Кириллушка лежит на лавке, охает и вздыхает, вздымая очи горе, лень ерестливому встать; дым из печного чела ползет по изобке, сизым пологом нависает по-над полом, выедает глаза, покрывает веки красной бахромою. Бешаный трет лицо, чихает, его лоб и щеки, обычно белесые, как капустная кочерыжка, покрываются пятнами. Четками бы постегать неслуха? Да к чему томить болезного, коли бесы в полон взяли вкрутую и не хотят отпускать. «У-у», – простонал Кириллушка, свалился с лавки; вконец одолела нечисть, надо помочь страдальцу. Аввакум обернулся от правила и костяными четками перетянул бешаного по шее, по плечам, прихватил за кафтанье, поставил на колени возле себя. У Кириллушки голова неровно выстрижена, вся в рубцах, как баранья шкура. Он покорился, согласно кланяется образу, слушает, что поет протопоп, иногда гнусавит следом Исусову молитву, нещадно коверкая слова. Что-то осмысленное появляется в затравленном взгляде, ино и слеза выпадет из глаз, и по-детски разрыдается несчастный, нещадно колотясь лбом о землю.

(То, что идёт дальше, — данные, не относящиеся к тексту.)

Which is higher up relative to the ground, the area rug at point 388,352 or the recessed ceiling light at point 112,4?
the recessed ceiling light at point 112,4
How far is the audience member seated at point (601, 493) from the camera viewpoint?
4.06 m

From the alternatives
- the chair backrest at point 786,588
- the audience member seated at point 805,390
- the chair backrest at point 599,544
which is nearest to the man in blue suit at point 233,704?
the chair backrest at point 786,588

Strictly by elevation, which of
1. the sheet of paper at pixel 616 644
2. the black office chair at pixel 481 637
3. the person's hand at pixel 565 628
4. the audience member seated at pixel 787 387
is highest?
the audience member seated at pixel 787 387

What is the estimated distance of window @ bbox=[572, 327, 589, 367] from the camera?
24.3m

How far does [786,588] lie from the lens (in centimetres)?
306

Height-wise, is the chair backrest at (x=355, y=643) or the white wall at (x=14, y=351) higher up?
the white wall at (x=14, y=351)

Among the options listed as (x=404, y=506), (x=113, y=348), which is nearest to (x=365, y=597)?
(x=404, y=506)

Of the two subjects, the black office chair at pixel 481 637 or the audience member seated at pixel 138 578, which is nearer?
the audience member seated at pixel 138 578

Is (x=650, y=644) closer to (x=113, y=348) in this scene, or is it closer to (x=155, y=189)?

«… Заставь дурака Богу молиться, лоб расшибет. Поди, хворый, лягь на лавку», – пожалел Аввакум. И забылся в молитве на короткое время, задумчиво созерцая небесный вертоград и лиственную сень, невдали от Христовых покоев, где хорошо бы опочнуть под пенье райских птиц. И вдруг у печи сгрохотало. Обернулся, с натугой вырываясь из сладкого виденья. Это бешаный выпил глиняную корчагу, куда сливал Аввакум ополоски и помои, куда ходили по нужде. Заторопился Кириллушка вытереть усы и бороду, да и упустил горшок на пол, расколотил черепушку. «Ах ты, Божье мне наказание! – вскричал Аввакум. – Что ж ты свинье уподобляешься? Богу помолясь, полез во хлевище, порастерял Христов образ!»